__Trecho para leitura__.
Para entender a participação da criança pequena na cultura mediada pela tecnologia, uma referência importante é a pesquisa longitudinal pioneira com crianças italianas desenvolvida por Mantovani e Ferri (2006, 2008) ao longo de quatro anos. A primeira fase envolveu observações e registros audiovisuais em ambiente doméstico com seis crianças entre 1 e 2 anos de idade, cujo material foi discutido com pesquisadores, pais e professores. Na segunda fase, as observações com registros audiovisuais aconteceram nos espaços da Educação Infantil, com posterior discussão com professores em grupos focais. Na terceira fase foram realizados grupos focais com pais e entrevistas com crianças de 5 anos nos espaços da Educação Infantil. Nesse ciclo ‘pesquisa-formação-pesquisa’, os autores destacam que a relação entre as crianças e os artefatos tecnológicos é muito precoce e ocorre basicamente a partir de modelagem (no caso, familiar), exploração espontânea, exploração guiada e estudo de procedimentos de uso. Destacam também que as crianças usaram o computador para jogar, escrever, fazer coisas em conjunto, navegar na internet e comunicar-se, ressaltando que, para elas, escrever, desenhar e jogar no ambiente digital ‘cansa mais’ que assistir televisão. Nos depoimentos sobre o uso do computador, as crianças evidenciam que ele serve para aprender e se comunicar: “trabalhamos em grupo e estamos juntos”, “colaboramos com outras turmas”, “estamos conectados com outra escola e é prazeroso compartilhar a nossa fantasia com outras crianças”. (MANTOVANI; FERRI, 2008, p. 13). Os professores destacam as potencialidades do artefato, os problemas infraestruturais e a responsabilidade formativa da escola. Entre os pais, o reconhecimento das capacidades de seus filhos nos usos das tecnologias revela também a necessidade de mudança proativa da educação.
O olhar para os espaços e ambientes em que as crianças interagem – com e sem tecnologias – tem resultado em uma interessante abordagem de pesquisa que aproxima a Educação, a Arquitetura e o Urbanismo (FARIA, 2009), assim como os Estudos da Infância e as Geografias (CHRISTENSEN et al., 2014; MORALES; CHRISTENSEN, 2014). Essa perspectiva oferece diversas indicações para pensar a beleza da arquitetura escolar e dos espaços lúdicos, criativos, como diz Faria (2009, p. 99): “O que proponho é que, a partir do pensar-fazer arquitetura e do pensar-fazer pedagogia, olhemos para a questão do projeto e implantação do lugar pedagógico da infância em todas as dimensões possíveis, para todas as infâncias.” Embora a reflexão sobre a organização do espaço não seja algo novo nos estudos e pesquisas sobre criança e culturas infantis, o olhar da arquitetura e do urbanismo pode ampliar o entendimento sobre a circulação das crianças no território e nos espaços da cidade.

__Tarefa proposta__.
Responda com base no trecho para leitura:
1. Quantas crianças foram observadas na primeira fase da pesquisa de Mantovani e Ferri, e com que idade?
2. Segundo as crianças, o que "cansa mais" que assistir televisão?
3. Que áreas a abordagem citada com base em Faria (2009) aproxima?

__Dados de origem__.
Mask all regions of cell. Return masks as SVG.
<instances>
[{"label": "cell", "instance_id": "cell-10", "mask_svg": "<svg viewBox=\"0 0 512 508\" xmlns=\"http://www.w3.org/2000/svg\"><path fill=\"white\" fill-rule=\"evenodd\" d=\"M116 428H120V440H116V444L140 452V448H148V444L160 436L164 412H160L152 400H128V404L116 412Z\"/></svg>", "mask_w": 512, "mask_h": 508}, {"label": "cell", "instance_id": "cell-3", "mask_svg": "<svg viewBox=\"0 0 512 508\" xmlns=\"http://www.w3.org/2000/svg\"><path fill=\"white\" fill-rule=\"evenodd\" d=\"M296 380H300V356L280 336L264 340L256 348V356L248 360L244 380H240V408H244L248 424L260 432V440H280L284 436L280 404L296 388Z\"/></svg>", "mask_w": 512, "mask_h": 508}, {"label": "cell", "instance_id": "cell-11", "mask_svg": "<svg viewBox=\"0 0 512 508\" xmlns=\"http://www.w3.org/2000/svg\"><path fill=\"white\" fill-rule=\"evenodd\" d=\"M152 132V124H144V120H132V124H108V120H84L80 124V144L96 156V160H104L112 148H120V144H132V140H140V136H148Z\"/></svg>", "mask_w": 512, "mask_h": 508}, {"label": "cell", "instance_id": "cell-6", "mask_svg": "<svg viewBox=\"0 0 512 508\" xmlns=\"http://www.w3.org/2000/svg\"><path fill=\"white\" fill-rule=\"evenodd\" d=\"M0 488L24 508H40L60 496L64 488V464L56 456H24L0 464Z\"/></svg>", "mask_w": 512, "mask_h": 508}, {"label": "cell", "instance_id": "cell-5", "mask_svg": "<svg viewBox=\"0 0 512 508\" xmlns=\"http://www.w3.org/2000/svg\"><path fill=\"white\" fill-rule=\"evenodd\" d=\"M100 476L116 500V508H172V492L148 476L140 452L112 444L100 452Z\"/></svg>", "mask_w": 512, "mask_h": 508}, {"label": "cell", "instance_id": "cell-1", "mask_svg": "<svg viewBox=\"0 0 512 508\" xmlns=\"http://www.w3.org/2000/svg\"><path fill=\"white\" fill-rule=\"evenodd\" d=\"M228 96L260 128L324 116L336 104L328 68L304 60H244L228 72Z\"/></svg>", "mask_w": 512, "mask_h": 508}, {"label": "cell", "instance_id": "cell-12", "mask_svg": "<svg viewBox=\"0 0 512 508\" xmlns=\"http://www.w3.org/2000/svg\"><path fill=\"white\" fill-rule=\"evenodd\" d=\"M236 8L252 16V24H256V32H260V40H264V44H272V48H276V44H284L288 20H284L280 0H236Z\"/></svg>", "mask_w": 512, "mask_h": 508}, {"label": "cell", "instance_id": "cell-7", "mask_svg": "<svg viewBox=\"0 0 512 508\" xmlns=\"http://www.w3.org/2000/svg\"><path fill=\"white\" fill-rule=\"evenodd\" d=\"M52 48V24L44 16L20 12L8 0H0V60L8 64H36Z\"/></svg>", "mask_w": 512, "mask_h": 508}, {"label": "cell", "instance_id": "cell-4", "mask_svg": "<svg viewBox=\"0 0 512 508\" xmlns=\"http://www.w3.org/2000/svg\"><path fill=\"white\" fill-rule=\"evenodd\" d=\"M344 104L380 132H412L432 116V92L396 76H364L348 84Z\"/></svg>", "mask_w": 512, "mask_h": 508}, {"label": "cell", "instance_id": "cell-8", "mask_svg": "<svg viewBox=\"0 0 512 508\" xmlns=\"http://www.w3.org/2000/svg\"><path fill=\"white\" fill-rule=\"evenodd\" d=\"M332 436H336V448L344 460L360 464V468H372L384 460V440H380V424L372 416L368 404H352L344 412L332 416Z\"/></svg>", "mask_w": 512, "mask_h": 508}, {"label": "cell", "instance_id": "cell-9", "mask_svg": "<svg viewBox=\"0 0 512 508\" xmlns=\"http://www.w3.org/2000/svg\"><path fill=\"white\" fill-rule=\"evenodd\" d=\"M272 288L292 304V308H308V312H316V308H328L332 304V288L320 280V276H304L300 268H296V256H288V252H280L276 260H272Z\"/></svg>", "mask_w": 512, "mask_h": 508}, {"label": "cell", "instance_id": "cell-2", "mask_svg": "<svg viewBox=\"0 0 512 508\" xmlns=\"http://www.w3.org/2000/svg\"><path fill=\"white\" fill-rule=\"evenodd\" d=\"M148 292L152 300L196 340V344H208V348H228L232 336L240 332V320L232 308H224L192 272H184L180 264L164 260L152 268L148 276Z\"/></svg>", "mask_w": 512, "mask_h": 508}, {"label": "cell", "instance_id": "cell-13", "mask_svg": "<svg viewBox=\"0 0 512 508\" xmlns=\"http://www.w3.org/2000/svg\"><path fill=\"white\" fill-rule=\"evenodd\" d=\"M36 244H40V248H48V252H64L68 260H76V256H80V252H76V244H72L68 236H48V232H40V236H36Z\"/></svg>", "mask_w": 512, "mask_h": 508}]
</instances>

__A resposta__.
1. Seis crianças, entre 1 e 2 anos de idade.
2. Escrever, desenhar e jogar no ambiente digital.
3. A Educação, a Arquitetura e o Urbanismo.